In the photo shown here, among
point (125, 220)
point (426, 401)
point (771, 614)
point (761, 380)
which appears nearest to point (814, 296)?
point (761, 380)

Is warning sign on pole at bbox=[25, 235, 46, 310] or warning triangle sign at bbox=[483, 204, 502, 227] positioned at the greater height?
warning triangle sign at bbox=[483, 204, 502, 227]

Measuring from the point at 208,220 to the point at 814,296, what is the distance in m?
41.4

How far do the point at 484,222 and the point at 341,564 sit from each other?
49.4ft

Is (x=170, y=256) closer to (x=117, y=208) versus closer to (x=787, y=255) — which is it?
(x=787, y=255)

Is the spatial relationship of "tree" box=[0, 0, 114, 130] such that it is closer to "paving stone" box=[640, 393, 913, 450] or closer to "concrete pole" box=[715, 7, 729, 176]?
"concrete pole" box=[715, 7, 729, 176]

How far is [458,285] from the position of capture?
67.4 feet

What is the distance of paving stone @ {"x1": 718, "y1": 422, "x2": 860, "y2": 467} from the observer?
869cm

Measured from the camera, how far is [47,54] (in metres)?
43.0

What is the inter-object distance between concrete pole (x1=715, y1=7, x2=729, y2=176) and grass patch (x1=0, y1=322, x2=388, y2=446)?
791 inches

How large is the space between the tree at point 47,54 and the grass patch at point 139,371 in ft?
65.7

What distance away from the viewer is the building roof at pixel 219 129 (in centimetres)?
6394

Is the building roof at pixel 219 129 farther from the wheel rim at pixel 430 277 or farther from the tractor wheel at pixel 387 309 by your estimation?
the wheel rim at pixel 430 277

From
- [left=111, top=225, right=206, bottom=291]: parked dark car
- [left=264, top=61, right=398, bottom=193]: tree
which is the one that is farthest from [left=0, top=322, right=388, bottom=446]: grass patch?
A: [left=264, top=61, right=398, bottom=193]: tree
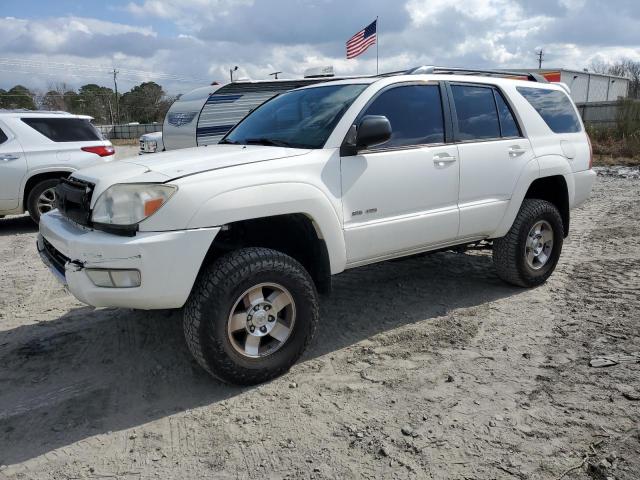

..............................

ЗАДАНИЕ:
Можете слово в слово воспроизвести все записи выше, не включая в ответ изображения?

ИТОГОВЫЙ РЕЗУЛЬТАТ:
In the photo shown here, among
point (125, 220)
point (426, 401)
point (771, 614)
point (761, 380)
which appears nearest to point (814, 296)?
point (761, 380)

Is warning sign on pole at bbox=[25, 235, 46, 310] or warning triangle sign at bbox=[483, 204, 502, 227] positioned at the greater height?
warning triangle sign at bbox=[483, 204, 502, 227]

Measuring from the point at 208,220 to the point at 814,296, what is the distance in m?
41.4

How far do the point at 484,222 and the point at 341,564 sit from each other?
49.4ft

Is (x=170, y=256) closer to (x=117, y=208) versus closer to (x=787, y=255) — which is it?
(x=787, y=255)

Is the spatial relationship of "tree" box=[0, 0, 114, 130] such that it is closer to "paving stone" box=[640, 393, 913, 450] or closer to "concrete pole" box=[715, 7, 729, 176]?
"concrete pole" box=[715, 7, 729, 176]

How far is [458,285] from the position of capture?
67.4 feet

What is the distance of paving stone @ {"x1": 718, "y1": 422, "x2": 860, "y2": 467} from the observer?
869cm

Measured from the camera, how far is [47,54] (in metres)?
43.0

What is the inter-object distance between concrete pole (x1=715, y1=7, x2=729, y2=176) and grass patch (x1=0, y1=322, x2=388, y2=446)?
791 inches

How large is the space between the tree at point 47,54 and the grass patch at point 139,371 in ft?
65.7

What distance away from the viewer is the building roof at pixel 219 129 (in centimetres)?
6394

Is the building roof at pixel 219 129 farther from the wheel rim at pixel 430 277 or farther from the tractor wheel at pixel 387 309 by your estimation?
the wheel rim at pixel 430 277

From
- [left=111, top=225, right=206, bottom=291]: parked dark car
- [left=264, top=61, right=398, bottom=193]: tree
which is the one that is farthest from [left=0, top=322, right=388, bottom=446]: grass patch?
A: [left=264, top=61, right=398, bottom=193]: tree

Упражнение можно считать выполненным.